Written request a:
Answer these questions from the outline of Sunni and Shi'ite differences:
(i) What number does the list give to "Taqiyyah (calculated deception)"?
(ii) What gloss does the list give in parentheses after "Al-walaa'"?
(iii) According to the paragraph under the heading "The Glorious Qur'an", the rules and bases of which language govern how the Qur'an is to be understood?

Text shown:
Sunnis vs. Shi'ites

An Outline Of The Differences Between The Sunnis and The Shi'ite in Matters of Faith And Doctrine

  1. The Glorious Qur'an

  2. Ahaadeeth (The Prophetic Traditions)

  3. The Companions of the Prophet

  4. Belief in the oneness of Allah

  5. Seeing Allah

  6. The Unseen

  7. Aalur-Rasool (the family of the Messenger - may Allah be pleased with them all)

  8. The meaning of Shari'ah and Haqeeqah

  9. Islamic jurisprudence

  10. Al-walaa' (obedience and devotion)

  11. Taqiyyah (calculated deception)

  12. Governing the Islamic state

  13. Editors note:

The Glorious Qur'an
Sunnis Shi'ites
There is unanimous agreement among them regarding its authenticity, and its text being safeguarded from any additions or deletions. The Qur'an is to be understood in consonance with the rules and bases of the Arabic language. They believe in every single letter of it, it being the word of Allah the Exalted. The Qur'an is neither temporal nor newly created, but is eternal. Falsehood does not approach it from before it or behind it. It is the primary source of all the Muslims' tenets of faith, their rites and rules of conduct.

Information provided:
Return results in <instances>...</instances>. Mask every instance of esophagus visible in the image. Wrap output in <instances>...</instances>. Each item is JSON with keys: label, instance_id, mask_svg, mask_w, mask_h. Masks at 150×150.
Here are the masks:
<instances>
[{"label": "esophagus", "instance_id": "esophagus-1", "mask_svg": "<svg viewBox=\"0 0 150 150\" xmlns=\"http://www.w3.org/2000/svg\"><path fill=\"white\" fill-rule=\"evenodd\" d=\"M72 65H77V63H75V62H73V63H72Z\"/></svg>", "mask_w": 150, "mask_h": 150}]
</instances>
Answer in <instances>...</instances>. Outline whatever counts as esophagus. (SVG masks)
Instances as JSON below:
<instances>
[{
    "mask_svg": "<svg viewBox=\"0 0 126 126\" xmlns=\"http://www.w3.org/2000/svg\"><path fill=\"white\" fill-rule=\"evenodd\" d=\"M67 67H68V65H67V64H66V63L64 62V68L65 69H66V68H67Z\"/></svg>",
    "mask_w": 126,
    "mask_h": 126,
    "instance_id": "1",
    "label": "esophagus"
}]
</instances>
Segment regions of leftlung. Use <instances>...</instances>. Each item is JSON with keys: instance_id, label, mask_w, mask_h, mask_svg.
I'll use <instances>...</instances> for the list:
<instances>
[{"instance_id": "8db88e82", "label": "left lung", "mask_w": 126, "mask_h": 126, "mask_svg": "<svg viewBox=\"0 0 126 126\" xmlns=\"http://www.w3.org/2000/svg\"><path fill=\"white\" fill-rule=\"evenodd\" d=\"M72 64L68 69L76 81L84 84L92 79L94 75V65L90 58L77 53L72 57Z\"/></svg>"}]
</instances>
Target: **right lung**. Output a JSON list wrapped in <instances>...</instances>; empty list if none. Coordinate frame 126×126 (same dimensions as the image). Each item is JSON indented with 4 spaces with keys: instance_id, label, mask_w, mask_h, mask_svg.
---
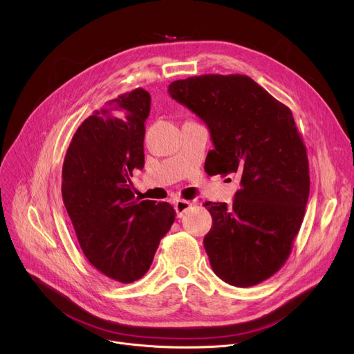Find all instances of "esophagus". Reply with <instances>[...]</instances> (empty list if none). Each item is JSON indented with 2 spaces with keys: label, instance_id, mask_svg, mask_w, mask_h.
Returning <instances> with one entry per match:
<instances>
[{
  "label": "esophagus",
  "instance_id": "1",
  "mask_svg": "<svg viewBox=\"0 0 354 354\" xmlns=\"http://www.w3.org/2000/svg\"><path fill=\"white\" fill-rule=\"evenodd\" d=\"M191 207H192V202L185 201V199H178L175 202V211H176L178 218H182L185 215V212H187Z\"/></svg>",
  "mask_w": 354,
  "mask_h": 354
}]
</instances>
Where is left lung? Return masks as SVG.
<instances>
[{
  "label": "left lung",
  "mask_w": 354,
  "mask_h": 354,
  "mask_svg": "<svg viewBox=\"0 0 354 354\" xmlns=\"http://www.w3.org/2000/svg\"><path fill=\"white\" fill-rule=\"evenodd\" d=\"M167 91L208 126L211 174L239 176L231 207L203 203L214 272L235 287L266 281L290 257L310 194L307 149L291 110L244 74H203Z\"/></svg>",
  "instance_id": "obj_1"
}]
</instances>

Written request b:
Write out the records as a numbered list, starting at the line that contains "Return results in" and ending after the line that contains "Target: **right lung**.". Skip any blank lines.

Full answer a:
(i) 11
(ii) Obedience and devotion
(iii) The Arabic language

Full answer b:
1. Return results in <instances>...</instances>. Mask every instance of esophagus visible in the image. Wrap output in <instances>...</instances>. Each item is JSON with keys: label, instance_id, mask_svg, mask_w, mask_h. Masks at 150×150.
2. Here are the masks:
3. <instances>
4. [{"label": "esophagus", "instance_id": "esophagus-1", "mask_svg": "<svg viewBox=\"0 0 150 150\" xmlns=\"http://www.w3.org/2000/svg\"><path fill=\"white\" fill-rule=\"evenodd\" d=\"M72 65H77V63H75V62H73V63H72Z\"/></svg>", "mask_w": 150, "mask_h": 150}]
5. </instances>
6. Answer in <instances>...</instances>. Outline whatever counts as esophagus. (SVG masks)
7. Instances as JSON below:
8. <instances>
9. [{
10.     "mask_svg": "<svg viewBox=\"0 0 126 126\" xmlns=\"http://www.w3.org/2000/svg\"><path fill=\"white\" fill-rule=\"evenodd\" d=\"M67 67H68V65H67V64H66V63L64 62V68L65 69H66V68H67Z\"/></svg>",
11.     "mask_w": 126,
12.     "mask_h": 126,
13.     "instance_id": "1",
14.     "label": "esophagus"
15. }]
16. </instances>
17. Segment regions of leftlung. Use <instances>...</instances>. Each item is JSON with keys: instance_id, label, mask_w, mask_h, mask_svg.
18. I'll use <instances>...</instances> for the list:
19. <instances>
20. [{"instance_id": "8db88e82", "label": "left lung", "mask_w": 126, "mask_h": 126, "mask_svg": "<svg viewBox=\"0 0 126 126\" xmlns=\"http://www.w3.org/2000/svg\"><path fill=\"white\" fill-rule=\"evenodd\" d=\"M72 64L68 69L76 81L84 84L92 79L94 75V65L90 58L77 53L72 57Z\"/></svg>"}]
21. </instances>
22. Target: **right lung**. Output a JSON list wrapped in <instances>...</instances>; empty list if none. Coordinate frame 126×126 (same dimensions as the image). Each item is JSON indented with 4 spaces with keys: instance_id, label, mask_w, mask_h, mask_svg.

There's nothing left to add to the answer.